Fazit: Obwohl die Dauer und die Intensität der psychischen Belastung hier sehr hoch ist, wird sie durch hohe interne und externe Ressourcen abgepuffert. Hier sind keine beziehungsweise kaum negative Beanspruchungsfolgen zu erwarten.
Szenario 2: Eine Aufgabe verlangt von den Beschäftigten seit Monaten sich ständig wiederholende, stark segmentierte Tätigkeiten – zum Beispiel das ausschließliche Scannen von Belegen oder Ähnliches (Belastung). Diese Tätigkeit wird durch andere Tätigkeiten nicht unterbrochen, angereichert oder erweitert (fehlende externe Ressource). Die Person ist hinsichtlich der durchzuführenden Arbeit deutlich überqualifiziert und damit unterfordert (Beanspruchung) und das Unternehmen besitzt weder Möglichkeiten der Mischarbeit noch Empfehlungen zu Bildschirmarbeitsunterbrechungen. Auch Mitarbeitergespräche wurden schon seit Jahren nicht mehr geführt (fehlende externe Ressourcen). Durch häufigen Wechsel in der Belegschaft besteht kein guter Zusammenhalt im Kollegenkreis (fehlende externe Ressource).
Fazit: Hier ist die Wahrscheinlichkeit sehr hoch, dass negative Beanspruchungsfolgen auftreten – zum Beispiel in Form von Monotonie und Ermüdung. Es gibt wenig/keine Ressourcen, die die Belastungen abpuffern könnten.

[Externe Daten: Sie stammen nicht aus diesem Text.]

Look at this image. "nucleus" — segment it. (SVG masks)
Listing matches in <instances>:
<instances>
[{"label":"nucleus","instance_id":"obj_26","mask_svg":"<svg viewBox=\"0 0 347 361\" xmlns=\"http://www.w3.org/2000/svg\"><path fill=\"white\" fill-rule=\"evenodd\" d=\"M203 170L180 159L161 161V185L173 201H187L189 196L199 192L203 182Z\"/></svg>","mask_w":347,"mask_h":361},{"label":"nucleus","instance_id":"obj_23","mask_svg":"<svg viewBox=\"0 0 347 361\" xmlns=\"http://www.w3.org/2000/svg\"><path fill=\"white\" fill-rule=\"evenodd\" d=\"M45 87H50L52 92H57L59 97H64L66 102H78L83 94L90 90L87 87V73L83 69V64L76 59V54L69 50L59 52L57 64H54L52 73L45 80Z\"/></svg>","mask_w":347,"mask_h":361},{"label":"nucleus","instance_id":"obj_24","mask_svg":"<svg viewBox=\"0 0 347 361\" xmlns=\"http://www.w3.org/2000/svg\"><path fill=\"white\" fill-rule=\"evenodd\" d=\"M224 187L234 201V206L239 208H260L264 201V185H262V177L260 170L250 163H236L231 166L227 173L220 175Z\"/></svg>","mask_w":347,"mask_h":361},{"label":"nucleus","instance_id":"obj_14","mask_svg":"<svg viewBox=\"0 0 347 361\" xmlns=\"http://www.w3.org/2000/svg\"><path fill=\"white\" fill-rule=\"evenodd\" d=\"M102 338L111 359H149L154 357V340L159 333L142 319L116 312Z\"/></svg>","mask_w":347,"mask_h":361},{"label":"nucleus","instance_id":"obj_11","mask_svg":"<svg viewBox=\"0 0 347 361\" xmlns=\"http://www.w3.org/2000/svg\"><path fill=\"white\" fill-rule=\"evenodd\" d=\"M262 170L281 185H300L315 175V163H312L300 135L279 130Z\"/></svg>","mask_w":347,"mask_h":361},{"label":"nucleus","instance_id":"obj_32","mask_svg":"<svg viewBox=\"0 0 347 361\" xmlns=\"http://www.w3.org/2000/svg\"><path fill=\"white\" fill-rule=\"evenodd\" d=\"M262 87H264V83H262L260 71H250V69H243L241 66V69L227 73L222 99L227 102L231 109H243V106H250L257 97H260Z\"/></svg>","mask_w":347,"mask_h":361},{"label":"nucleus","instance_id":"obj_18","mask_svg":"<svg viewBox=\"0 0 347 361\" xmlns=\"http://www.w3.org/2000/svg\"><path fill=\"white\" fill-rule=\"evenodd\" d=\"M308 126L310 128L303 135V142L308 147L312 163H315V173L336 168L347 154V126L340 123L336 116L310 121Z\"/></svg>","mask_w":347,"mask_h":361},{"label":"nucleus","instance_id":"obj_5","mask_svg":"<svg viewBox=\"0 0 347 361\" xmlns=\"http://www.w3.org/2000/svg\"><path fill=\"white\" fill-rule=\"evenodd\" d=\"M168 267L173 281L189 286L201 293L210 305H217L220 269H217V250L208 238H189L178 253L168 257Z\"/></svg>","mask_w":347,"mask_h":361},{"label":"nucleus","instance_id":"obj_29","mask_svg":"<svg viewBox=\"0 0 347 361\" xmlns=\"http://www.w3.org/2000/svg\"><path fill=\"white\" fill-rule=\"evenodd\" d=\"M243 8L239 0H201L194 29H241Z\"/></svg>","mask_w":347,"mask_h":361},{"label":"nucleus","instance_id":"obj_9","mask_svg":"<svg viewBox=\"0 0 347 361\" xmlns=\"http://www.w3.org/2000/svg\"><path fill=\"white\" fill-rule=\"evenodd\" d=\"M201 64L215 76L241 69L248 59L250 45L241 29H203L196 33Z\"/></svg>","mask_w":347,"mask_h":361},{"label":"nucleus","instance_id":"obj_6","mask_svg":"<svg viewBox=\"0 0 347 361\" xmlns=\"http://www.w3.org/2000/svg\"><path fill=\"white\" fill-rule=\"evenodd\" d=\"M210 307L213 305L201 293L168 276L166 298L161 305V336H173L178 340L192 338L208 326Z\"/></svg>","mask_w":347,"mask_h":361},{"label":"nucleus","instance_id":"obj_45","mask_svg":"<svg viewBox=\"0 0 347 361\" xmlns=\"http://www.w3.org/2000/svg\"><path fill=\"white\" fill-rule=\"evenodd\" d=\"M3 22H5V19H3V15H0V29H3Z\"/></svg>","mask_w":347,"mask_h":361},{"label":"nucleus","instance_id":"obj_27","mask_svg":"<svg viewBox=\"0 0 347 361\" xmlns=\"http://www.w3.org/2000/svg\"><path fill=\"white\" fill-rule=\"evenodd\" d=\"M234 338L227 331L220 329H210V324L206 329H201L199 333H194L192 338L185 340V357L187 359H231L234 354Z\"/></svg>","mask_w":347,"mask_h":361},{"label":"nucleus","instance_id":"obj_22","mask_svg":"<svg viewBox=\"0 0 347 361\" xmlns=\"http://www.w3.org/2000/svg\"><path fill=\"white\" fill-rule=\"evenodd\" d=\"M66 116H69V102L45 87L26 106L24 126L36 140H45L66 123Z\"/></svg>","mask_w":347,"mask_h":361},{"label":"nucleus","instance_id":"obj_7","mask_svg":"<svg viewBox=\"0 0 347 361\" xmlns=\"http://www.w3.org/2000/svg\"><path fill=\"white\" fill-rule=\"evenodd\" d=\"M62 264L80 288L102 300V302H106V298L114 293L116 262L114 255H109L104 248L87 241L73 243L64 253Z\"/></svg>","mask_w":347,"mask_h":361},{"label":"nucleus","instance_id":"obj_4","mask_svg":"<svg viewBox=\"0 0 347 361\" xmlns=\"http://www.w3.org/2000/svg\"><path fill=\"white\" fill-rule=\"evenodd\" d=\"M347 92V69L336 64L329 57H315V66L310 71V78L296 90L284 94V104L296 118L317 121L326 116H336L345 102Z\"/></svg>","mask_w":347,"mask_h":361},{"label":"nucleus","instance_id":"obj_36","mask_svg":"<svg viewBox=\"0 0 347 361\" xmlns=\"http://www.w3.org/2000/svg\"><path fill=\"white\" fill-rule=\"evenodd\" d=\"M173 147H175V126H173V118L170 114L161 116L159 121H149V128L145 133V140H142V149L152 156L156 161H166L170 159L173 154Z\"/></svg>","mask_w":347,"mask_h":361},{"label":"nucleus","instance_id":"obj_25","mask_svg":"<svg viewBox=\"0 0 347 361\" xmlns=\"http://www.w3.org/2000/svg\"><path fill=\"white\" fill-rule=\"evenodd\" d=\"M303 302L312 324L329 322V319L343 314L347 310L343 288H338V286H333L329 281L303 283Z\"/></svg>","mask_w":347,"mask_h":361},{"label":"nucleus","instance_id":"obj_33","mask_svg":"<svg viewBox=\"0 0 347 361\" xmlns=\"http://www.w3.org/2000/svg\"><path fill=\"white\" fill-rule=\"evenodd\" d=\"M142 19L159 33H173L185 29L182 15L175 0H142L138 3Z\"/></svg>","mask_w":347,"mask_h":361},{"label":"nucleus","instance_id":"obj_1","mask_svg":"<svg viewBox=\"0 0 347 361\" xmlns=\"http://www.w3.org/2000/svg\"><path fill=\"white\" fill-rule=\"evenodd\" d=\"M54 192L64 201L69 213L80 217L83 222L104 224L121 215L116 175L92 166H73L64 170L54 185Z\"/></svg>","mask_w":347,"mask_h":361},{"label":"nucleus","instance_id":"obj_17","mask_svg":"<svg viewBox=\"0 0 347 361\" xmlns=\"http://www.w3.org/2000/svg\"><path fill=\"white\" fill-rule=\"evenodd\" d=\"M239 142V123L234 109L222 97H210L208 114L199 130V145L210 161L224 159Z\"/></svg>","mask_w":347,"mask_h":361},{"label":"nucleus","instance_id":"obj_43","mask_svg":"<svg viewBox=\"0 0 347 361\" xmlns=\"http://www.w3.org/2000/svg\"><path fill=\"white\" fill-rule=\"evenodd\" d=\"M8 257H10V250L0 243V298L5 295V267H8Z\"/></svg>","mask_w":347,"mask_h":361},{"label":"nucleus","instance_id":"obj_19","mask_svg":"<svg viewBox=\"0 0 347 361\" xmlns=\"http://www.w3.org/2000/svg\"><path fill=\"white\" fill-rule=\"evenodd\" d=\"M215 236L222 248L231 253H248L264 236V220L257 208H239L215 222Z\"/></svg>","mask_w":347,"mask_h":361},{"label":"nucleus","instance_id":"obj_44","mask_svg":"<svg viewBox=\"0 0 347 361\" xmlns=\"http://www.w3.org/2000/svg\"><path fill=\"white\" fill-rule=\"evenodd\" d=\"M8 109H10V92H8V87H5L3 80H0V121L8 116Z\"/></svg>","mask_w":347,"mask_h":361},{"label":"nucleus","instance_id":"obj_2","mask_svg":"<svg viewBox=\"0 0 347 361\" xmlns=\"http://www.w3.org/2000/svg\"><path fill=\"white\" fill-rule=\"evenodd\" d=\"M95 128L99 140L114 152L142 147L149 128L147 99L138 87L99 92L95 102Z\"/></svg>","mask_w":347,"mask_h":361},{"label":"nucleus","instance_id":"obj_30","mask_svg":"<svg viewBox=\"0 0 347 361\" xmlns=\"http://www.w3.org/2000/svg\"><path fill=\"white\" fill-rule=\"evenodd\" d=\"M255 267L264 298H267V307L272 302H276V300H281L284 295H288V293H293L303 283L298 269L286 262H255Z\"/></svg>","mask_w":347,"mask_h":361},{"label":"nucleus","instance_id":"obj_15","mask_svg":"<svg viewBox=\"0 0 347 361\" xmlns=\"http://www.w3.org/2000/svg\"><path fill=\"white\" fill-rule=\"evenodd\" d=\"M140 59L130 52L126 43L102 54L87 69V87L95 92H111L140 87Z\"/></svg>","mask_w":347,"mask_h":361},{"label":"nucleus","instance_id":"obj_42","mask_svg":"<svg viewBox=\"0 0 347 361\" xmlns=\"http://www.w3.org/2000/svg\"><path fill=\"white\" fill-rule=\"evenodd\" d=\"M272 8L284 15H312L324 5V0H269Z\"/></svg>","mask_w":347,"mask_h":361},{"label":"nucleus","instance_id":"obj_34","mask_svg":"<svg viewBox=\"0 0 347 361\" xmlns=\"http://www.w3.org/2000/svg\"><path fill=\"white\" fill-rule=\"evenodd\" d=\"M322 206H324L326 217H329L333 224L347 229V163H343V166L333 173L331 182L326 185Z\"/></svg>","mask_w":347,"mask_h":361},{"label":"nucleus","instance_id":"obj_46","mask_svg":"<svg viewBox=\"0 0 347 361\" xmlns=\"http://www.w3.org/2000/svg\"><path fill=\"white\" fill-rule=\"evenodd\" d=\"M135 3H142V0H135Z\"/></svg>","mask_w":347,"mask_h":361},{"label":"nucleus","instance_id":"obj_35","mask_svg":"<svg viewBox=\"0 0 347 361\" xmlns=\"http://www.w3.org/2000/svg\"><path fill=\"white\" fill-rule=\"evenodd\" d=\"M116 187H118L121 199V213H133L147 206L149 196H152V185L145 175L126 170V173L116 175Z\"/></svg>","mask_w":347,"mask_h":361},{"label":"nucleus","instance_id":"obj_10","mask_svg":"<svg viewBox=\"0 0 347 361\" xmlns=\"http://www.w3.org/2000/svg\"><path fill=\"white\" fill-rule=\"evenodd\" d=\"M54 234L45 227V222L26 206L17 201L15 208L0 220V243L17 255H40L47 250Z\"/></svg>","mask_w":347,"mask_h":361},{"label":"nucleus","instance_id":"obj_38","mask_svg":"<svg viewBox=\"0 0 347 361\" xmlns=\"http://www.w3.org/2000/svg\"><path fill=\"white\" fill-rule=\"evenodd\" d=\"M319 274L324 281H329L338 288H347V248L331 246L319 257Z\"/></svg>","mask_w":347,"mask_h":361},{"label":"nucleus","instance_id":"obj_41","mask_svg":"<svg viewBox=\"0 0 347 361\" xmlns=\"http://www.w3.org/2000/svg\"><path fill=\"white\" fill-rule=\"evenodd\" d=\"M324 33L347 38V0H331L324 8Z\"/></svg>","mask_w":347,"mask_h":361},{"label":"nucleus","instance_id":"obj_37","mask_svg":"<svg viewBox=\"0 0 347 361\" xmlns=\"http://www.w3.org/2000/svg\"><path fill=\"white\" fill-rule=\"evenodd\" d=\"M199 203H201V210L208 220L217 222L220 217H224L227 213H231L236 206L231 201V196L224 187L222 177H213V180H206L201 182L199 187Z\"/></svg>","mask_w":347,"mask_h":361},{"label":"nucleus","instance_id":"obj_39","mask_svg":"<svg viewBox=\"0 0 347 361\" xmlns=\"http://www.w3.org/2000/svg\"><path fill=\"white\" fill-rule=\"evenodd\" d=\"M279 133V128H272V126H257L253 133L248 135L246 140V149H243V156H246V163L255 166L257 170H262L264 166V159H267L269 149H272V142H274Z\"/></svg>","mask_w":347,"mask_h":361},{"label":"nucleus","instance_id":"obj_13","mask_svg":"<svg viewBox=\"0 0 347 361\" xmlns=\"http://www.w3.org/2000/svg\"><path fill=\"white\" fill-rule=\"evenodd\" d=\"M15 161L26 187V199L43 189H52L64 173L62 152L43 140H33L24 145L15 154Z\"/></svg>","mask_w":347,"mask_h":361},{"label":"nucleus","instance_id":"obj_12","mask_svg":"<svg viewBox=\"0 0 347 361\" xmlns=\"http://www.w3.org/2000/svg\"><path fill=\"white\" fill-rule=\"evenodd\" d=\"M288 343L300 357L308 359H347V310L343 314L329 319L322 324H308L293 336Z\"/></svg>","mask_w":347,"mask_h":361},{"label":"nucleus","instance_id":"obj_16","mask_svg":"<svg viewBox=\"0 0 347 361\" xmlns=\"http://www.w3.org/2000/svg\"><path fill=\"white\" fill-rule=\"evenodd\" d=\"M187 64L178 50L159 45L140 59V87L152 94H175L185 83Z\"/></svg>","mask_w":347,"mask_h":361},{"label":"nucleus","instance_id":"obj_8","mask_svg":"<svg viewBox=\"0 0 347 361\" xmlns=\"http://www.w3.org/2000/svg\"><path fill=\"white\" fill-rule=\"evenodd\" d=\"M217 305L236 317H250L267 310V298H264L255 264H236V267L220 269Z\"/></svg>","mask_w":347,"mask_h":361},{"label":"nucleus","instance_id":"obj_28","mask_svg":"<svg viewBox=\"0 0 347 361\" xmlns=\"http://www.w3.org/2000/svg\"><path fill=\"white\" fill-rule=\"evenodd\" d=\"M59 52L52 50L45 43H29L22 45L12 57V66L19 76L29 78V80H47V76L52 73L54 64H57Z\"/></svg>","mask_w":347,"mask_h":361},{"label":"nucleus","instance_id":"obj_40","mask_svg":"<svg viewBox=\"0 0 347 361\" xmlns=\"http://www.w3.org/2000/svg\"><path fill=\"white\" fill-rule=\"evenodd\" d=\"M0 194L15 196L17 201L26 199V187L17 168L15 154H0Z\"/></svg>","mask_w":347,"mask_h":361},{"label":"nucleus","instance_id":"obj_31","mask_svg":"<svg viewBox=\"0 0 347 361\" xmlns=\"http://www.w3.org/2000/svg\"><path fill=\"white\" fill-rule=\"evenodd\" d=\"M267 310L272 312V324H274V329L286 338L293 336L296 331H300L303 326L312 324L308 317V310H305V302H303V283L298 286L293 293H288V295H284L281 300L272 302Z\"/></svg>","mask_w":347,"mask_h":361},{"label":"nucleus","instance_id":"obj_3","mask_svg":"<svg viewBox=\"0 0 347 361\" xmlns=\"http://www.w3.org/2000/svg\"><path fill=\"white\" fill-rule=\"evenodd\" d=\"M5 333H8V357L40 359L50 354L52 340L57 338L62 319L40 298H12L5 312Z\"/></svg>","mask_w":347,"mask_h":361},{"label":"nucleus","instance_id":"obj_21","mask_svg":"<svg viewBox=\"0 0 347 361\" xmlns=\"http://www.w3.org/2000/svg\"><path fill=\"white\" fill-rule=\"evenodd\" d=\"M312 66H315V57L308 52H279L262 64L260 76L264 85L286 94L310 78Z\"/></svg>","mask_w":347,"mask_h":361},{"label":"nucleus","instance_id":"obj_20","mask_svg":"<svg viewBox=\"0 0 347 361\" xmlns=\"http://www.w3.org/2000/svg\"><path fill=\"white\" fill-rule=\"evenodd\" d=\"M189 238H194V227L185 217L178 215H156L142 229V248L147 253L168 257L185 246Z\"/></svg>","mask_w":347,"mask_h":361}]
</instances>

Diese Szenarien veranschaulichen beispielhaft die entscheidenden Einflussfaktoren auf die positiven beziehungsweise negativen Beanspruchungsfolgen. Für eine gesunde und erfolgreiche Arbeitsgestaltung ist es erforderlich, die für die jeweilige Situation bedeutsamen "Stellschrauben" zu identifizieren und zu betätigen. Dabei sollte der Fokus sowohl auf der Anpassung der Belastung als auch auf der Stärkung von Ressourcen liegen. Bei einem systematischen Vorgehen, mit dem Ziel Gesundheit und Sicherheit in die Wertschöpfungsprozesse eines Unternehmens zu implementieren, spricht man von betrieblicher Präventionskultur. Darüber hinaus muss zudem die Förderung der individuellen Gesundheitskompetenz der Person berücksichtigt werden. Denn ohne die Beteiligung und Einbindung der Beschäftigten können gesundheitsförderliche Maßnahmen nicht ihre Wirkung entfalten. Die Förderung der Gesundheitskompetenz hat das Ziel, den einzelnen Beschäftigten in seinen Fähigkeiten so zu stärken, dass er seine Gesundheit und Beschäftigungsfähigkeit erhalten kann. Letztendlich greifen Präventionskultur und Gesundheitskompetenz also ineinander und bilden eine ganzheitliche Präventionsstrategie.